By David Barwick – BUDAPEST (Econostream) – European Central Bank Governing Council member Martin Kocher on Monday said the euro’s international attractiveness had recently increased, citing international debt issuance and foreign demand for Eurozone assets.
In a keynote speech at the Lámfalussy Lectures Conference, Kocher, who heads the Austrian National Bank, said the euro could serve as a stabilizing force in a more volatile global order and that Europe should be more confident about what it could achieve through common institutions.
“The attractiveness of the euro has further increased recently, as evidenced by international debt issuance and foreign investor demand for euro area assets,” he said.
The euro had become the world’s second-most important international currency since its launch 25 years ago, Kocher said.
About one-fifth of global foreign exchange reserves were held in euros, compared with slightly less than 60% in US dollars, he said.
While the dollar remained the leading global currency for trade invoicing, around two-thirds of trade within the European Union was invoiced in euros, Kocher said.
“This shows that people have a lot of trust in the euro, both abroad and at home,” he said.
The ECB’s independence was an important source of that trust, Kocher said.
In most Central, Eastern and Southeastern European EU countries outside the Eurozone, people generally had more confidence in the euro than in their national currencies, he said.
In Hungary, less than 40% of respondents in the Austrian National Bank’s late-2025 Euro Survey expected the forint to be stable over the following five years, while more than 70% expected the euro to be stable, Kocher said.
Kocher said Europe should consider whether the euro could eventually take on a stronger international role as confidence in the US dollar’s dominance became less assured.
Recent US fiscal policy and debt-ceiling disputes raised questions about the long-term sustainability of US government debt, he said.
“For the euro, we have an important mechanism in place to ensure this sustainability: the Stability and Growth Pact,” Kocher said.
But Europe still lacked something central to a stronger international role for its currency, he said.
“But although Europe has established rules for long-term fiscal sustainability, it does not provide a common safe asset,” he said.
Kocher also pointed to concern that the US was using the dollar’s international role to pursue geopolitical objectives.
Financial sanctions were legitimate when used to punish violations of the international rules-based order, he said.
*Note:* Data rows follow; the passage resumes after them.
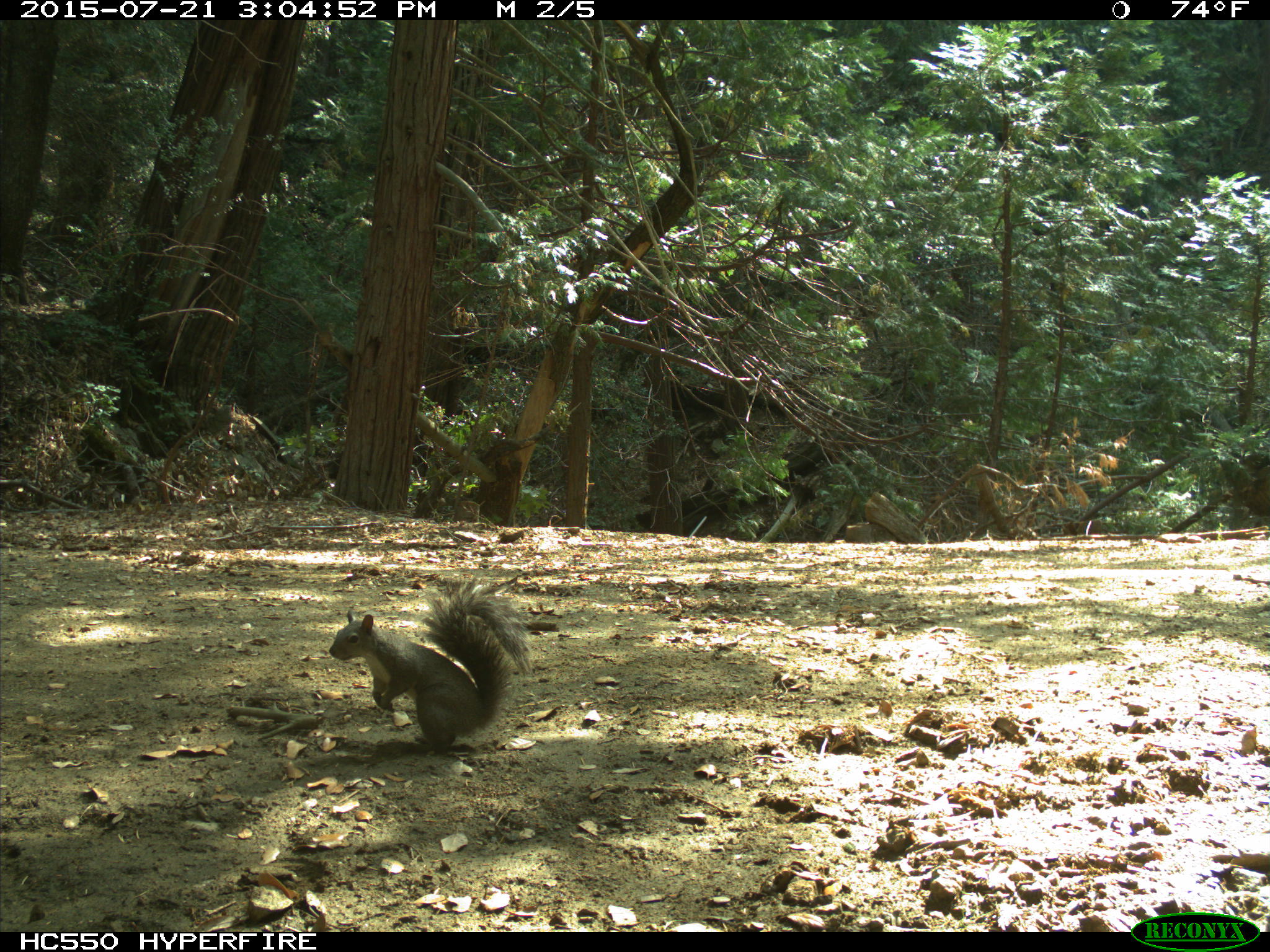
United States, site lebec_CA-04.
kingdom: Animalia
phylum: Chordata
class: Mammalia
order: Rodentia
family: Sciuridae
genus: Sciurus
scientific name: Sciurus carolinensis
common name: eastern gray squirrel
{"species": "Sciurus carolinensis (eastern gray squirrel)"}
“This becomes problematic if such sanctions are imposed to support purely national interests rather than punishing violations of the international rules-based order,” he said.
Europe might also need to think about the euro’s role if the US became less willing to act as an insurer for the rest of the world during crises, Kocher said.
“We might have to start thinking what role the euro could play in such a situation and whether we would be willing to accept such a role,” he said.
Within Europe, the euro had lowered transaction costs, reduced foreign-exchange risk and improved cross-border price comparability, Kocher said.
Eurozone membership also gave countries access to a larger financial market, the European Stability Mechanism, ECB liquidity and the banking union, he said.
For countries in Central, Eastern and Southeastern Europe, adopting the euro could also import monetary policy credibility and help anchor inflation expectations, Kocher said.
Membership would give countries greater influence over common policymaking, he said.
Turning to Hungary, Kocher said euro adoption would reduce transaction costs because the euro was the main invoicing currency for the country’s external trade.
It would also reduce foreign-exchange risk for companies, he said.
While foreign-currency lending to households had been almost entirely eliminated in Hungary in 2015, foreign-exchange loans still mattered for firms, Kocher said.
Much of that corporate foreign-currency debt was probably denominated in euros and would become local-currency debt if Hungary joined the Eurozone, he said.
Kocher said the potential costs of euro adoption also had to be taken seriously, including the loss of national monetary autonomy and the possibility of uneven monetary policy transmission.
However, monetary autonomy for EU members outside the Eurozone could be more limited than it appeared, he said.
“Trade-offs are the very bread and butter of monetary policymaking,” Kocher said.
Even a fully homogeneous currency area would still face the short-term trade-off between inflation and unemployment, he said.
Kocher said fears that euro adoption could create additional inflation were often overstated.
“According to available estimates from recent euro introductions in Central, Eastern and Southeastern Europe, these fears are usually exaggerated,” he said.
Euro adoption had appeared to cause only small and temporary additional inflation increases, he said.
Kocher said non-euro EU members had to decide for themselves whether to join the currency union.
“I am of course not in the position to make any recommendations today,” he said.
Hungary would be welcome in the euro family once it fulfilled the convergence criteria and made a deliberate decision to join, Kocher said.
“Europe can and must provide a global pillar of stability based on its sound, rules-based and stable institutions,” he said.
Europe could build on the euro, strengthen its international role and enlarge the currency area within the EU, thereby promoting prosperity in Europe and its neighborhood, Kocher said.